The importance of this requirement cannot be overstated. Currently, the FAA, which is responsible for safety oversight of our domestic carriers, conducts only limited review of foreign airlines participating in code-share agreements with our airlines. For foreign airlines, the FAA looks only at whether the flag country has a good institutional structure for regulating aviation safety. The FAA does not evaluate the safety of the foreign airline itself.

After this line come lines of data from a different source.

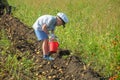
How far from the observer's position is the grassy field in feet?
21.4

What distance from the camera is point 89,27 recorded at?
8.53 meters

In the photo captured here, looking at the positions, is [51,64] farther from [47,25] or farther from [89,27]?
[89,27]

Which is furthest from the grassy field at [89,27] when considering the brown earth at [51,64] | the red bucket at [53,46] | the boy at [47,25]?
the boy at [47,25]

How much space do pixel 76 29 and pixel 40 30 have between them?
131cm

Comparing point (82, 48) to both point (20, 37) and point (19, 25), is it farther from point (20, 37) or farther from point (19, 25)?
point (19, 25)

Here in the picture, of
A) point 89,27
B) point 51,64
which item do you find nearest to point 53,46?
point 51,64

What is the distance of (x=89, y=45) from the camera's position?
6941 millimetres

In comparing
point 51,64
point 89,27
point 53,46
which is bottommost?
point 51,64

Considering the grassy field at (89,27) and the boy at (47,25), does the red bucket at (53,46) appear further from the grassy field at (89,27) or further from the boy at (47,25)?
the grassy field at (89,27)

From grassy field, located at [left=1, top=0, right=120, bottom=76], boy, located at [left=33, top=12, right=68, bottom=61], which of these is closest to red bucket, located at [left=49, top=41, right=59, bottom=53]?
boy, located at [left=33, top=12, right=68, bottom=61]

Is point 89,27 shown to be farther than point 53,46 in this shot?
Yes

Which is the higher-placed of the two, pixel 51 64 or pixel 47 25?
pixel 47 25

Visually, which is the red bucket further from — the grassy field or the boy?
the grassy field

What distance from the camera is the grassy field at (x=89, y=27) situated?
654 centimetres
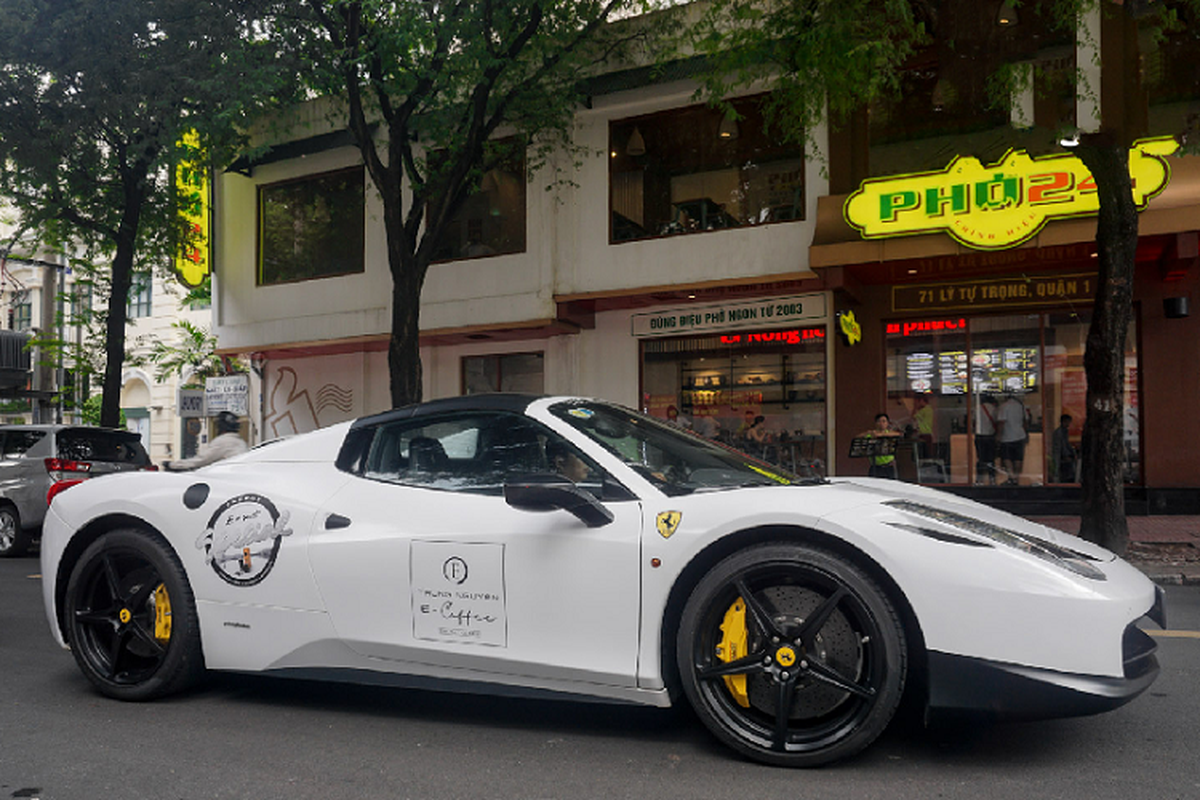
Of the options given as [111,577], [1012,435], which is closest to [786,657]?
[111,577]

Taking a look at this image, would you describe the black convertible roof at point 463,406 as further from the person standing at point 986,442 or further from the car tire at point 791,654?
the person standing at point 986,442

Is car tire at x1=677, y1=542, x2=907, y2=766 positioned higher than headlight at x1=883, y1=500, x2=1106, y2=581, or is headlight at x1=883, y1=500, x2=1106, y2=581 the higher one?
headlight at x1=883, y1=500, x2=1106, y2=581

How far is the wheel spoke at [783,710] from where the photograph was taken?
9.91ft

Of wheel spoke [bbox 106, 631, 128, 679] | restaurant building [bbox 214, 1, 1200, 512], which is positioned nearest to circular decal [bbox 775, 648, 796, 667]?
wheel spoke [bbox 106, 631, 128, 679]

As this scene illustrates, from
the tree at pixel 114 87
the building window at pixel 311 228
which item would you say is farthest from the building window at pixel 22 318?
the tree at pixel 114 87

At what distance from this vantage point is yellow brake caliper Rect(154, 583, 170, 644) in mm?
4094

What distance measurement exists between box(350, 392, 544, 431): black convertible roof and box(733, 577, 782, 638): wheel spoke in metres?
1.19

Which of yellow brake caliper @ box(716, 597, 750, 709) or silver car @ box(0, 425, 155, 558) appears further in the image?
silver car @ box(0, 425, 155, 558)

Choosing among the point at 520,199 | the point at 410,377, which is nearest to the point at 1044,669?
the point at 410,377

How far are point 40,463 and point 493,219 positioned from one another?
8.73 meters

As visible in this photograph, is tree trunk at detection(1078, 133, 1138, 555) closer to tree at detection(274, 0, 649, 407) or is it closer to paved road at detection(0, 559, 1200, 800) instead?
paved road at detection(0, 559, 1200, 800)

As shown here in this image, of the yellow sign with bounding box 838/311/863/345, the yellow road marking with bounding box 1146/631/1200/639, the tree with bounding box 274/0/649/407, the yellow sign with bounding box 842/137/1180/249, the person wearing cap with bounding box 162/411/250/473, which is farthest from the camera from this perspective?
the yellow sign with bounding box 838/311/863/345

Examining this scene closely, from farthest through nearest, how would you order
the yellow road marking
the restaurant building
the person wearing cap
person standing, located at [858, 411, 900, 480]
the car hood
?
person standing, located at [858, 411, 900, 480], the restaurant building, the person wearing cap, the yellow road marking, the car hood

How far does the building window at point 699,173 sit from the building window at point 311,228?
5.89m
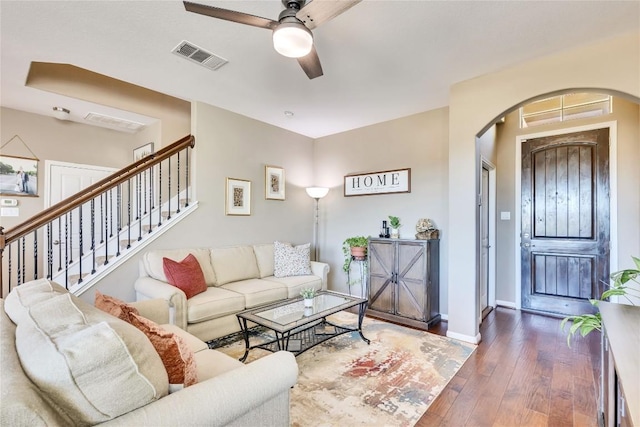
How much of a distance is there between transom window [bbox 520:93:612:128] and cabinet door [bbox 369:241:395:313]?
261 cm

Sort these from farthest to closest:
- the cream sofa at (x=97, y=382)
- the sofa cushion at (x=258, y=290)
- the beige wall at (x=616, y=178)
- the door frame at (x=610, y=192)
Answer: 1. the door frame at (x=610, y=192)
2. the beige wall at (x=616, y=178)
3. the sofa cushion at (x=258, y=290)
4. the cream sofa at (x=97, y=382)

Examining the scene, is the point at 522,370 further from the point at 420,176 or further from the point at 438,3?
the point at 438,3

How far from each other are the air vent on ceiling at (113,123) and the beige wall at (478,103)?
444 centimetres

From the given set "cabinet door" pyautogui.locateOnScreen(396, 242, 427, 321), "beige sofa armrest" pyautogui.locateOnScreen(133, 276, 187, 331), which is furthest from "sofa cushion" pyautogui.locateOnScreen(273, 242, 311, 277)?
"beige sofa armrest" pyautogui.locateOnScreen(133, 276, 187, 331)

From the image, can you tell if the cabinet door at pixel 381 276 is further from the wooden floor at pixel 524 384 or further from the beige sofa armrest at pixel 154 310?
the beige sofa armrest at pixel 154 310

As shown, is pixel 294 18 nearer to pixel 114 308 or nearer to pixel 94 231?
pixel 114 308

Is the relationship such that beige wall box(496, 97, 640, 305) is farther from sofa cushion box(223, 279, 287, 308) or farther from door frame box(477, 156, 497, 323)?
sofa cushion box(223, 279, 287, 308)

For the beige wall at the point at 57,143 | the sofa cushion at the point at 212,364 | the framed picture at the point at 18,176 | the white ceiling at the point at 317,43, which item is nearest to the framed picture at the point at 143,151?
the beige wall at the point at 57,143

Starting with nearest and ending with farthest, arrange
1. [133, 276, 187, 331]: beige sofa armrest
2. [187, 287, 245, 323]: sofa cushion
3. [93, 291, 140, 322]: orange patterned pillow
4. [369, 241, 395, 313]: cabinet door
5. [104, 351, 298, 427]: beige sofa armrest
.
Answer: [104, 351, 298, 427]: beige sofa armrest, [93, 291, 140, 322]: orange patterned pillow, [133, 276, 187, 331]: beige sofa armrest, [187, 287, 245, 323]: sofa cushion, [369, 241, 395, 313]: cabinet door

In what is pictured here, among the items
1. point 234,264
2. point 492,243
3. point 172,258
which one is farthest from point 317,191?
point 492,243

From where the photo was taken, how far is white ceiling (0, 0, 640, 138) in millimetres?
2099

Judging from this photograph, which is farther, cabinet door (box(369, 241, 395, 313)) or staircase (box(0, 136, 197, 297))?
cabinet door (box(369, 241, 395, 313))

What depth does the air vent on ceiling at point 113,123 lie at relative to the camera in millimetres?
4242

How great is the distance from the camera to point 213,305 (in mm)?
2893
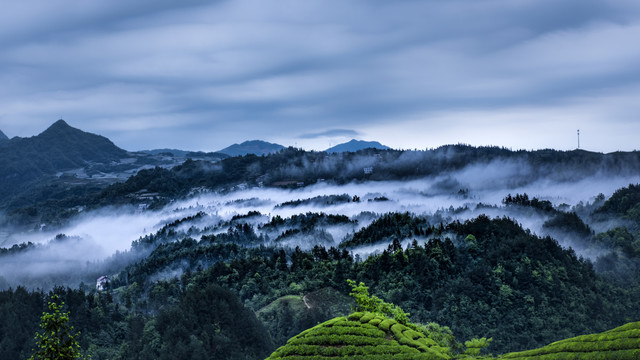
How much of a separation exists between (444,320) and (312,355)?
5095 inches

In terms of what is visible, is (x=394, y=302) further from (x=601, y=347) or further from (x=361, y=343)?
(x=601, y=347)

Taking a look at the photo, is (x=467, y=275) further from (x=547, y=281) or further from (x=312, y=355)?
(x=312, y=355)

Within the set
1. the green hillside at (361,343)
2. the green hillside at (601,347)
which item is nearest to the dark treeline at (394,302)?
the green hillside at (361,343)

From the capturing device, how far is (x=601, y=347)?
36.4m

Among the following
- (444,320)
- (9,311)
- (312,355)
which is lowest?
(444,320)

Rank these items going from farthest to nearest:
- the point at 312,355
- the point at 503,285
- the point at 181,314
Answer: the point at 503,285 → the point at 181,314 → the point at 312,355

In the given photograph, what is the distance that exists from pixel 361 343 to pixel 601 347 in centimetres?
1866

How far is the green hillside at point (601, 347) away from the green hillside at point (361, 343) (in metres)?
8.46

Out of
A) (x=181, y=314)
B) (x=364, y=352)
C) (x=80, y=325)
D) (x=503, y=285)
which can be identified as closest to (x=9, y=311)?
(x=80, y=325)

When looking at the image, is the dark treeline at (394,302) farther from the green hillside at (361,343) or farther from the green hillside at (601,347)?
the green hillside at (601,347)

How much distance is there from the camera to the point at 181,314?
125m

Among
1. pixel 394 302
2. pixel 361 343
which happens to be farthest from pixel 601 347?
pixel 394 302

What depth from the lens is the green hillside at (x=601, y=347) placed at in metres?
35.3

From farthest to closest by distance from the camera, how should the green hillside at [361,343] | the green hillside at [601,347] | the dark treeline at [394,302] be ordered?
1. the dark treeline at [394,302]
2. the green hillside at [361,343]
3. the green hillside at [601,347]
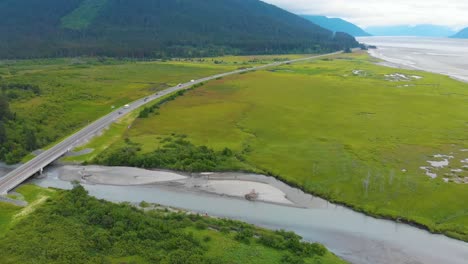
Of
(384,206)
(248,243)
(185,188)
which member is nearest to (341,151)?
(384,206)

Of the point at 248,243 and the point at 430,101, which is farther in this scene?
the point at 430,101

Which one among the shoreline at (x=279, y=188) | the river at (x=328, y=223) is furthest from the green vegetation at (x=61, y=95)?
the river at (x=328, y=223)

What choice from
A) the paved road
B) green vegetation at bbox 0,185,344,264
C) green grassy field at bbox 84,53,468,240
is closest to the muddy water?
green grassy field at bbox 84,53,468,240

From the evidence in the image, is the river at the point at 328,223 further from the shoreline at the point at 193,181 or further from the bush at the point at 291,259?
the bush at the point at 291,259

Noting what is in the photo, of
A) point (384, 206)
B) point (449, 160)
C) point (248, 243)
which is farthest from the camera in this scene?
point (449, 160)

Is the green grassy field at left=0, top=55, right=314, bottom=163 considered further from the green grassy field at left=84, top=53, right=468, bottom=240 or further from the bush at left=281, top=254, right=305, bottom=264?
the bush at left=281, top=254, right=305, bottom=264

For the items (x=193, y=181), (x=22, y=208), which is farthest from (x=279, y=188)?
(x=22, y=208)

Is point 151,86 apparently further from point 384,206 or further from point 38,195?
point 384,206
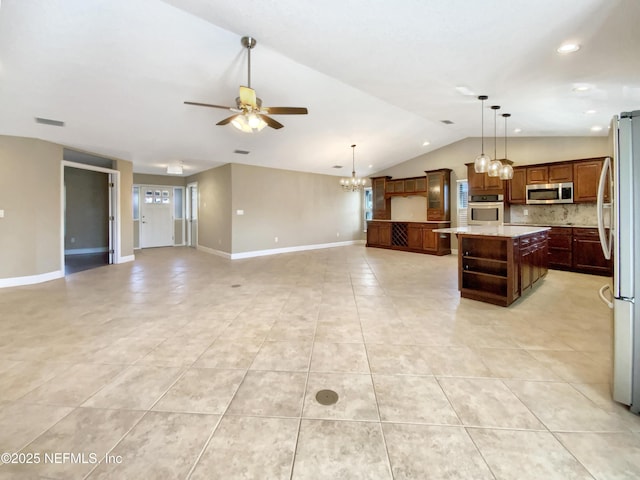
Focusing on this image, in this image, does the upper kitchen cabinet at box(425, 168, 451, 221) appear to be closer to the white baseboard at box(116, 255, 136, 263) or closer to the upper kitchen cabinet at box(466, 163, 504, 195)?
the upper kitchen cabinet at box(466, 163, 504, 195)

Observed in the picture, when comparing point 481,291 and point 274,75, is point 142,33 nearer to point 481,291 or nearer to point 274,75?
point 274,75

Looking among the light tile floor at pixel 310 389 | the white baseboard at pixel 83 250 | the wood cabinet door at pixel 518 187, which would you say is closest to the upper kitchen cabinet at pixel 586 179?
the wood cabinet door at pixel 518 187

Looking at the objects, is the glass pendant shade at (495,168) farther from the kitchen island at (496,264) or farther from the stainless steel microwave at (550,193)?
the stainless steel microwave at (550,193)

Delta's recent suspension of its code-share with Korean Air underscores this point. The FAA had no safety concerns with the arrangement because South Korea has a system for regulating safety that, on paper, appeared adequate. However, in this case--and possibly in far too many other cases--there appears to be little correlation between FAA's assessment of the foreign regulatory system and the actual safety performance of a carrier.
That observation is not meant to fault FAA for its efforts to assess the aviation regulatory systems of foreign governments. The FAA's assessment does provide valuable information about the structure and capabilities of a particular country's civil aviation authority; it does not provide specifics about a particular foreign code-share partner, when the changing nature of international aviation demands such an assessment.
This legislation will respond to the challenge of increasing the safety margin for the American traveling public by establishing a process for making meaningful safety judgments about foreign airlines.
I urge my colleagues to join me in co-sponsoring this legislation.